==== Provided material ====

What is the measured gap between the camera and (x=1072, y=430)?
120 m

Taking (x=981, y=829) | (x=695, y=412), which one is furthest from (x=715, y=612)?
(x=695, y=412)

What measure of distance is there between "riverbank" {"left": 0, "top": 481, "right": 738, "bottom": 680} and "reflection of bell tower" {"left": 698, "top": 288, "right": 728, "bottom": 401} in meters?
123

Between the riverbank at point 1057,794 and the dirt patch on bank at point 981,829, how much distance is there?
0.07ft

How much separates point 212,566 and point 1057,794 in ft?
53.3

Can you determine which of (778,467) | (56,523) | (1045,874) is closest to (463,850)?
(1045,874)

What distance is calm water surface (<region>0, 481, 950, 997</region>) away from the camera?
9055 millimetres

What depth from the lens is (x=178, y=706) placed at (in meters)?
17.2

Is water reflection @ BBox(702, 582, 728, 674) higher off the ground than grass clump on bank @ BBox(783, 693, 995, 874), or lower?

====
==== Provided material ====

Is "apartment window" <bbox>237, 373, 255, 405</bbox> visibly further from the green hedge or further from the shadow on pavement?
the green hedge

====

Could you write out only the material between the lines holding "What is the" and "Is water reflection", inclusive, swapping "riverbank" for "shoreline" and leaving everything else unchanged?

Answer below ▸
What is the measured gap between the camera and (x=1072, y=430)?
120 m

Taking (x=981, y=829) | (x=695, y=412), which one is furthest from (x=715, y=612)?
(x=695, y=412)

What measure of distance is there between "shoreline" {"left": 0, "top": 481, "right": 738, "bottom": 680} and "reflection of bell tower" {"left": 698, "top": 288, "right": 728, "bottom": 401} in meters?
123

Between the shoreline at point 1057,794 and the dirt patch on bank at point 981,829, how much distance is there?
0.07ft

How much separates point 212,566 and point 1057,794 in ft?
53.3

Can you determine which of (778,467) | (56,523) | (1045,874) is closest to (463,850)?
(1045,874)

What distance is calm water surface (<region>0, 481, 950, 997</region>) away from the camera?
9055 millimetres

What depth from the lens is (x=178, y=706) placed at (in meters)?
17.2

Is water reflection @ BBox(702, 582, 728, 674) higher off the ground than grass clump on bank @ BBox(783, 693, 995, 874), or lower?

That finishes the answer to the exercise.